There are several sources of data that are used to create the data series for this site, all of which are freely available on the Internet. Results are calculated and updated once daily (usually between 4am - 5am, Eastern Standard/Daylight Time), in a completely automated process, as follows:

  1. A list of tickers is downloaded from www.marketwatch.com. These tickers represent all stocks trading on the NYSE, NASDAQ and AMEX exchanges.
  2. Historical prices for each ticker (adjusted for stock splits and dividends) are downloaded from Yahoo Finance (technically, to save bandwidth, only the latest day's price is downloaded and appended unless there was a stock split or dividend that day).
  3. Fundamental data metrics for each ticker are downloaded from Yahoo Finance.
  4. Momentum is calculated for each ticker on a 6, 9 and 12 month basis. Note that unlike most of the academic literature on momentum, I do not exclude the latest month when calculating momentum. This is something that I may change in the future, though my own research indicates that it makes more sense to exclude (due to reversals) only about the latest 2 weeks of returns and not a full month.
  5. A single data file is created which combines each ticker with its corresponding momentum statistics and relevant fundamental data. It is this file that, if this were a real fund, would be used to create the portfolios for the following trading day. Note that we are implicitly rebalancing the portfolios daily.
  6. The previous day's data file is updated to include the calculated one-day returns for each ticker based on the most recent day's closing prices.
  7. The previous day's data file (which now includes one-day returns) are sorted and ranked for each Value, Momentum or Quality factor or combination of factors and separated into deciles and fixed number of stocks. Finally, portfolio returns are calculated for each decile (and fixed number of stocks) on both an equal weighted and market capitalization weighted basis. Note that only stocks trading at more than $5.00 with a market capitalization greater than $100 million are included. In addition, outliers are eliminated for the value and quality factors based on certain thresholds.
  8. For the portfolio results that are based on a combination of two factors (i.e. a value and a momentum factor), tickers are sorted and ranked for each of the two factors and a simple average of the ranking of the two factors is used to create the various data series.
  9. Rinse and repeat daily (or at least every trading day).

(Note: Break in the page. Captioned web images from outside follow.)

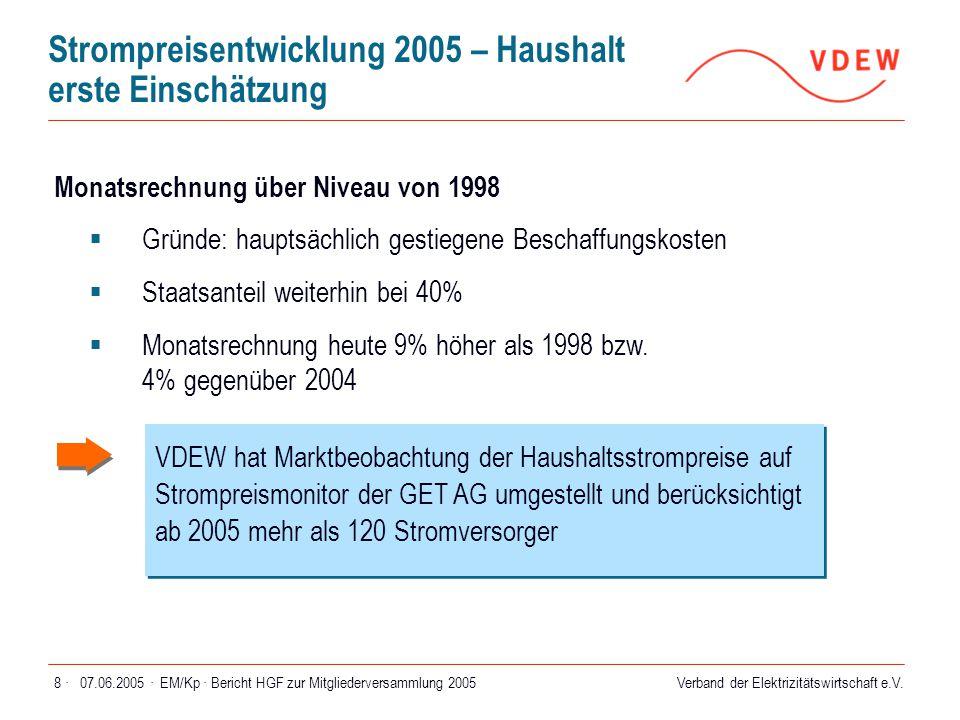 Strompreisentwicklung 2005 – Haushalt erste Einschätzung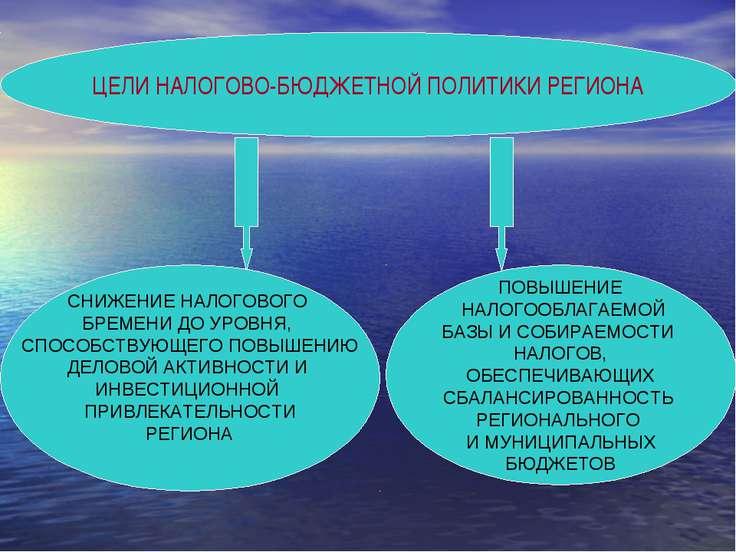 ЦЕЛИ НАЛОГОВО-БЮДЖЕТНОЙ ПОЛИТИКИ РЕГИОНА ПОВЫШЕНИЕ НАЛОГООБЛАГАЕМОЙ БАЗЫ И СО...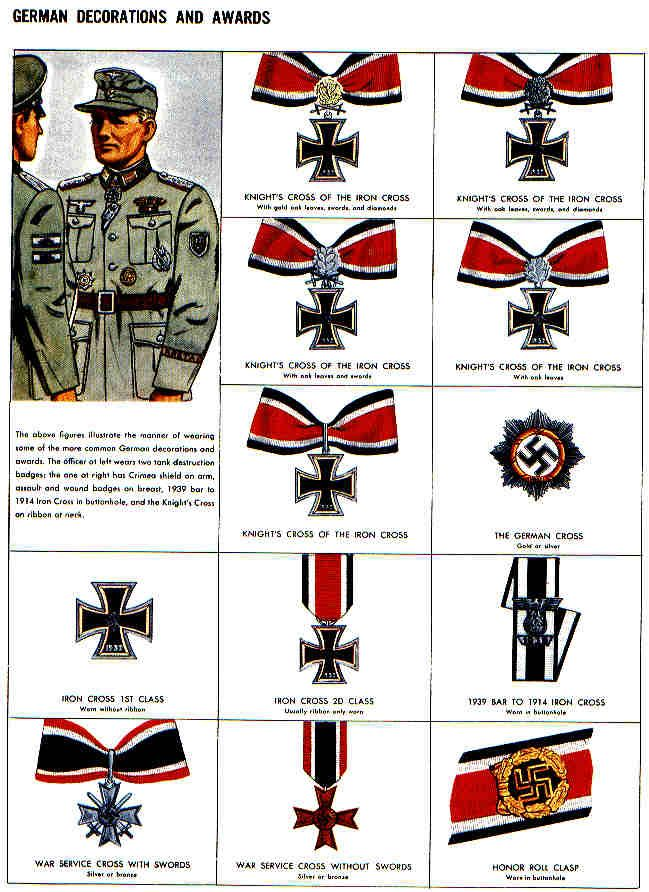 all the decorations that would have been rewarded during hitlers time of power, as much as I disagree with the nazis, I believe their symbolism is great.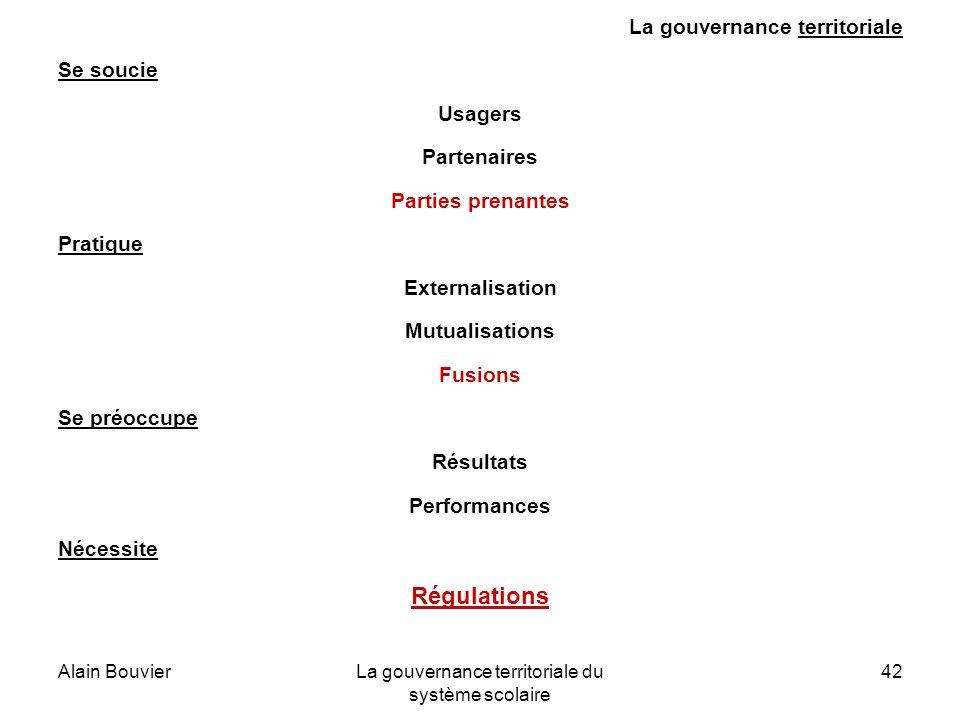 Alain BouvierLa gouvernance territoriale du système scolaire 42 La gouvernance territoriale Se soucie Usagers Partenaires Parties prenantes Pratique E
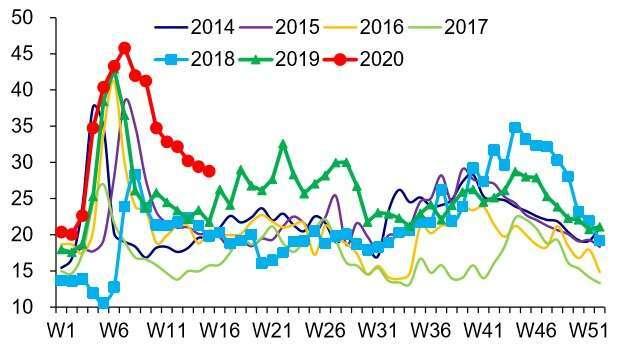 資料來源: wind,中國五大發電集團煤炭庫存可用天數 (天)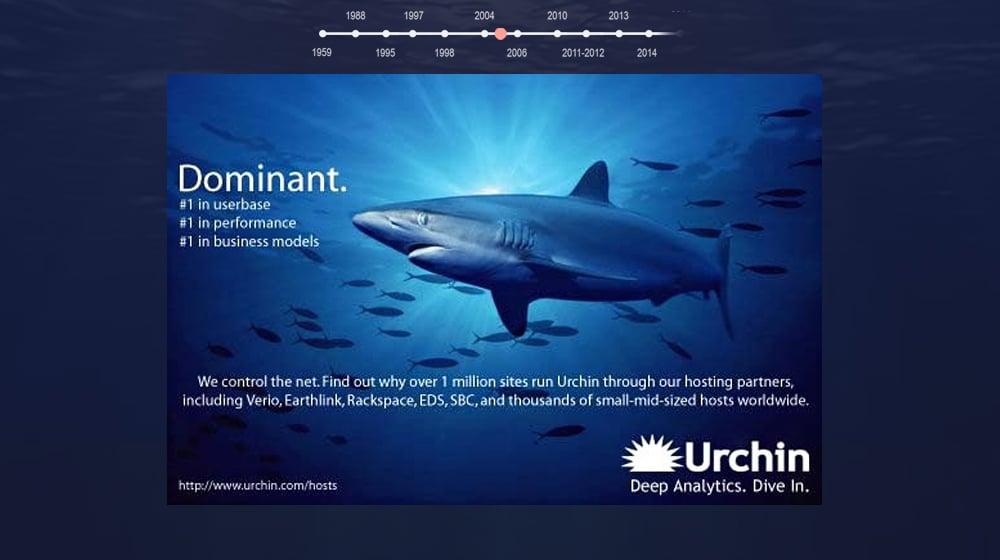 Urchin Analytics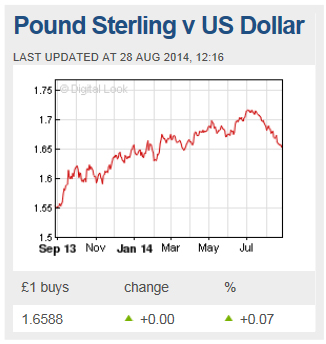 pound vs sterling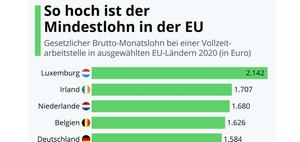 EU-Richtlinie zum Mindestlohn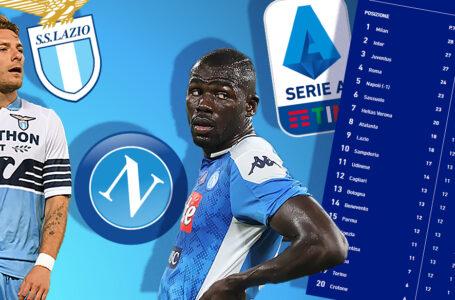 Lazio-Napoli e i risultati del pomeriggio!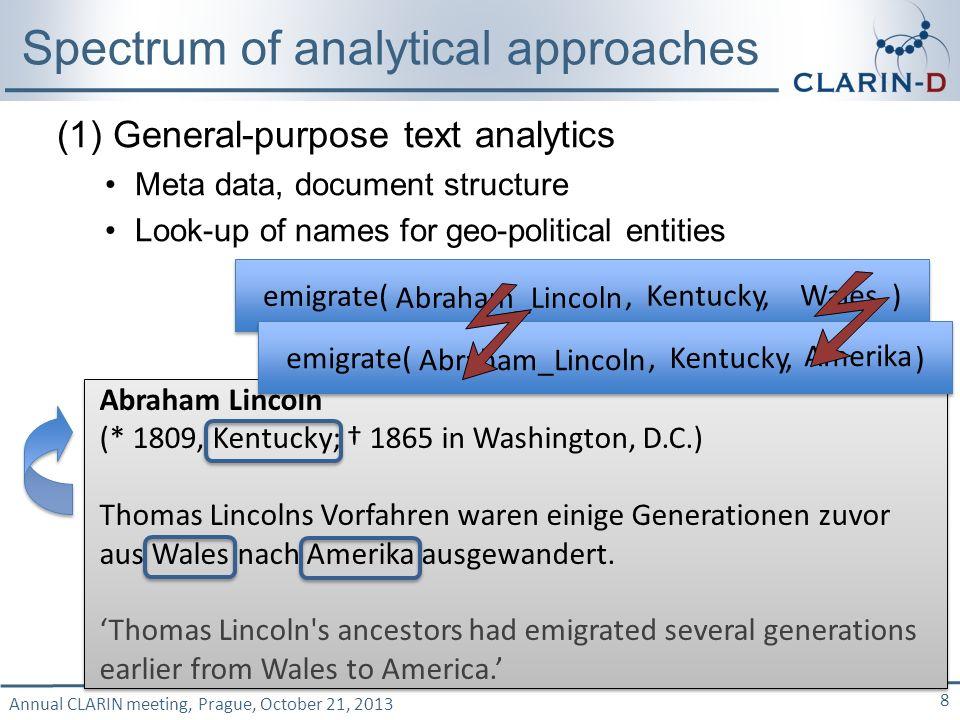 Annual CLARIN meeting, Prague, October 21, 2013 8 Spectrum of analytical approaches Abraham Lincoln (* 1809, Kentucky; 1865 in Washington, D.C.) Thomas Lincolns Vorfahren waren einige Generationen zuvor aus Wales nach Amerika ausgewandert.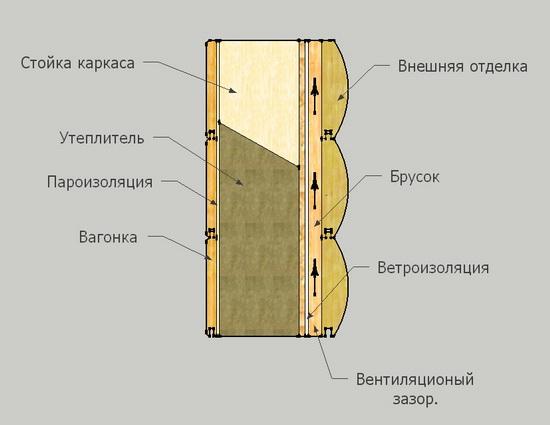Стена каркасного дома – устройство стенового пирога 1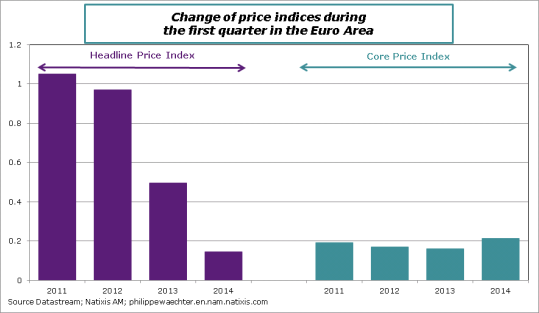 EA-2014-march-InflationQ1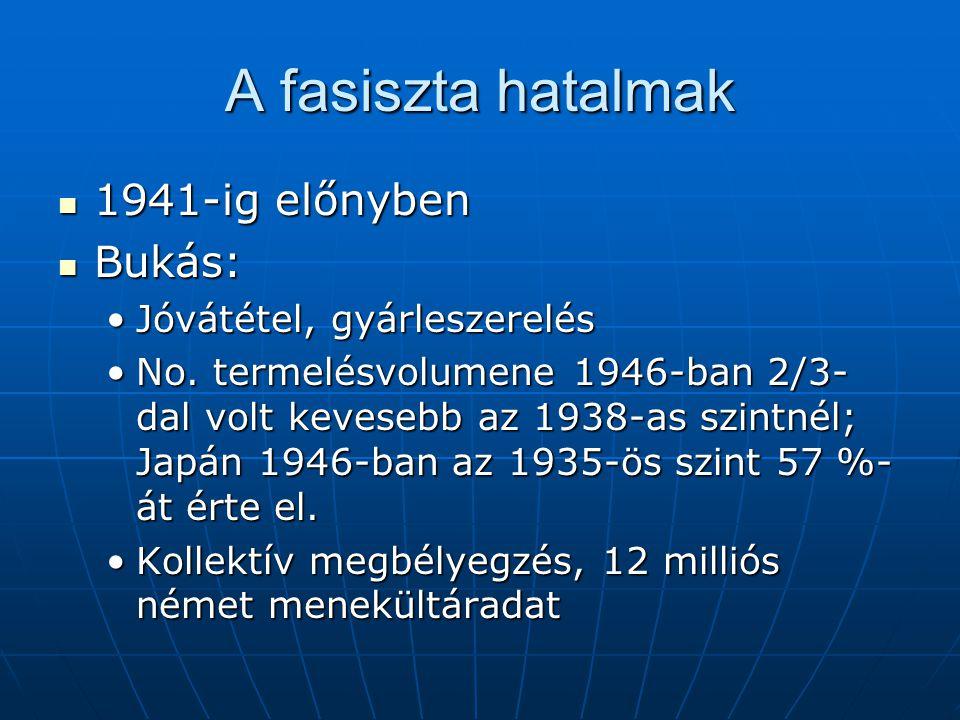 A fasiszta hatalmak 1941-ig előnyben Bukás: Jóvátétel, gyárleszerelés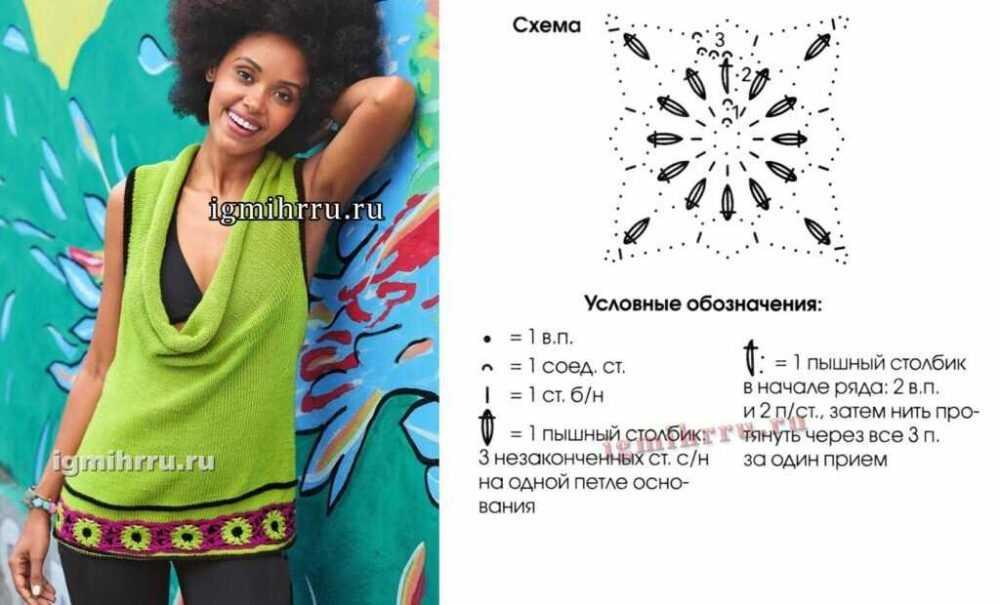 Бабушкин квадрат как оригинальная отделка низа очень простого блузона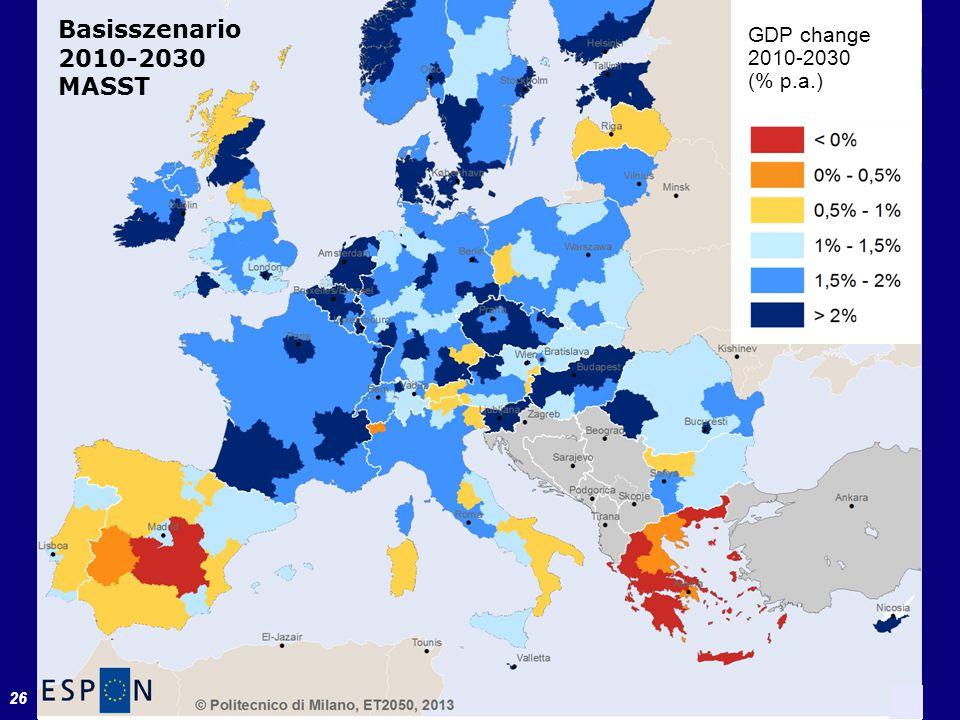 26 GDP change 2010-2030 (% p.a.) Basisszenario 2010-2030 MASST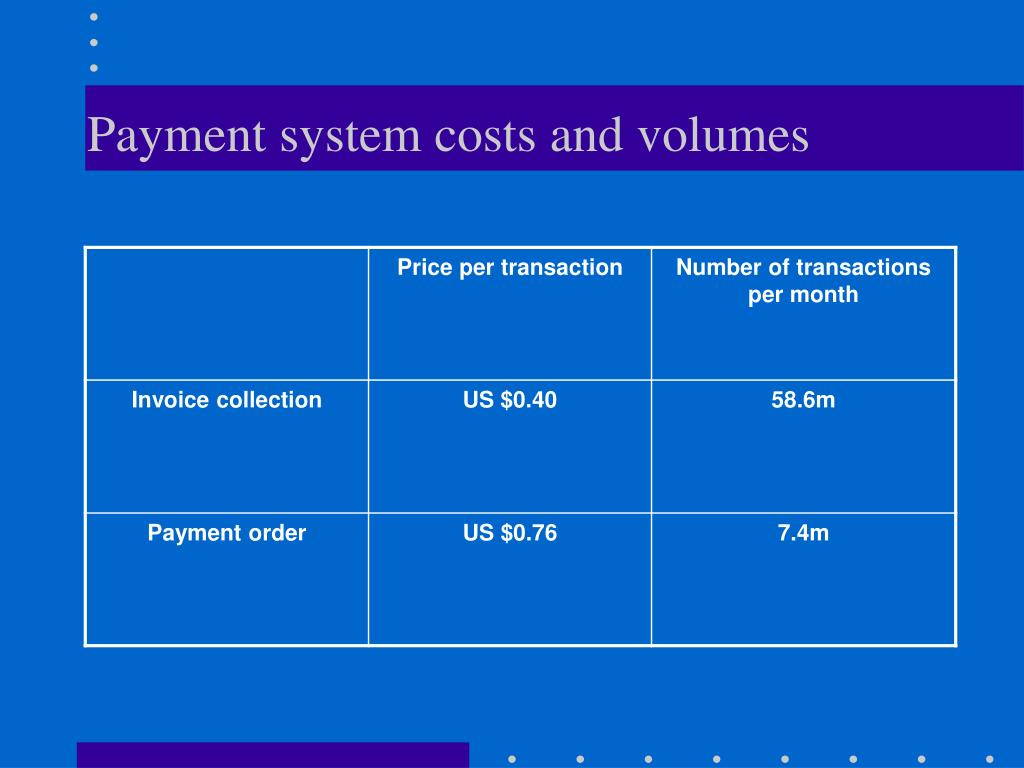 Payment system costs and volumes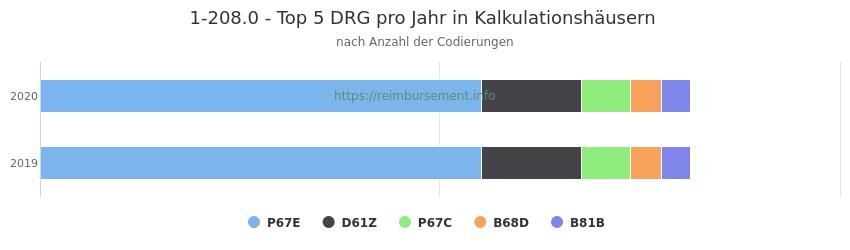 1-208.0 Verteilung und Anzahl der zuordnungsrelevanten Fallpauschalen (DRG) zur Prozedur (OPS Codes) pro Jahr, in Fällen der Kalkulationskrankenhäuser.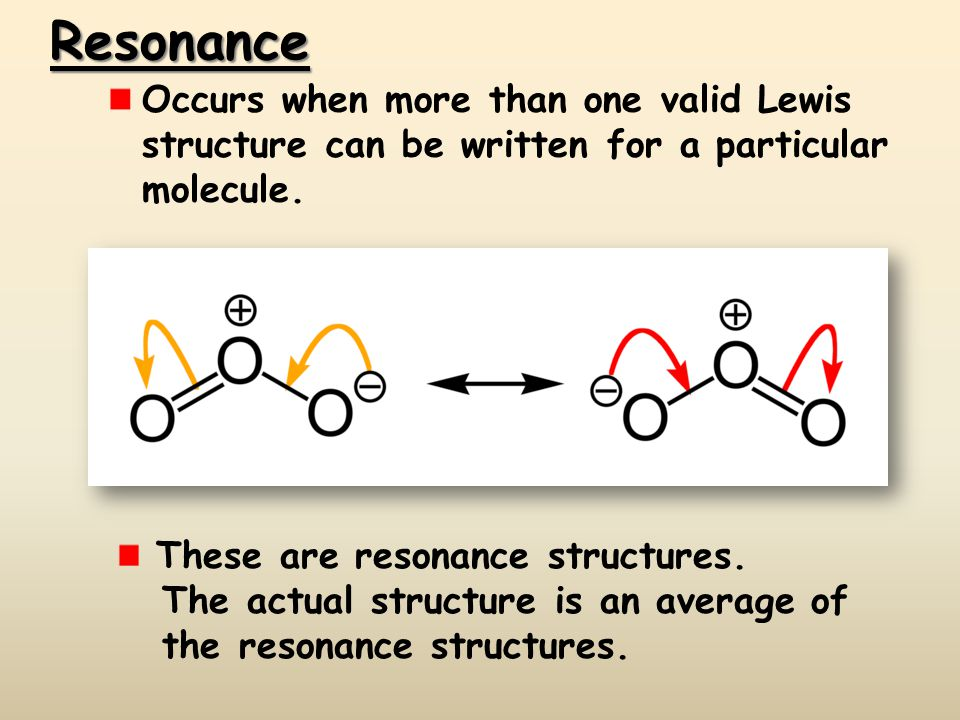 Resonance Occurs when more than one valid Lewis structure can be written for a particular molecule.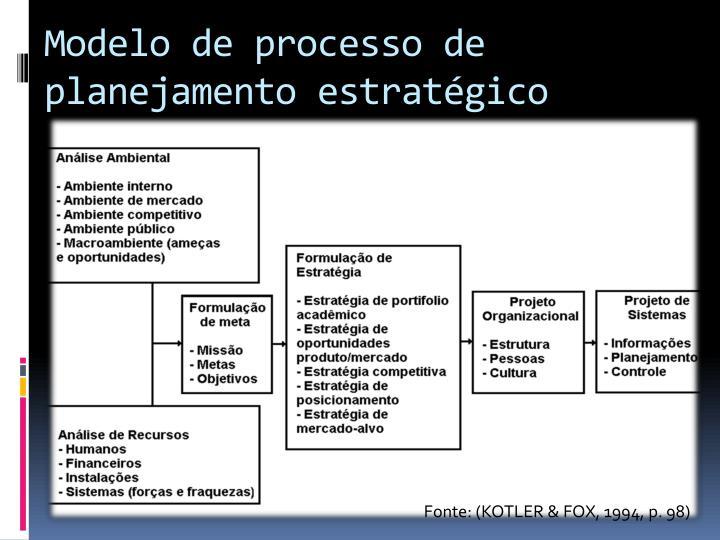 Modelo de processo de planejamento estratégico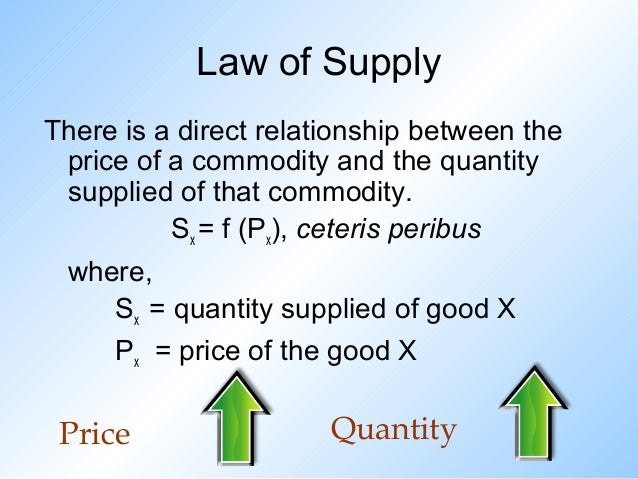 4 Supply Theory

Note that the data went "live" at the beginning of April 2010 (April 1, 2010 for momentum and April 9, 2010 for value and quality). The data prior to those dates (which begin February 1, 2006) are essentially back-tested using the same historical price data downloaded from Yahoo and using fundamental data calculated from historical financial statements downloaded from moneycentral.msn.com. The one caveat to the back-tested data is that, to my knowledge, there exists no freely available data source for either stock prices or fundamental data of tickers that no longer trade. In other words, all of the back-tested data is for stocks that currently trade. This may introduce some survivorship bias to the results, though the significance and direction of this bias is unknown to me (though my hunch is that the bias is not very significant). Note also that there are no back-tested results for the Forward P/E, PEG and Rev. Growth factors.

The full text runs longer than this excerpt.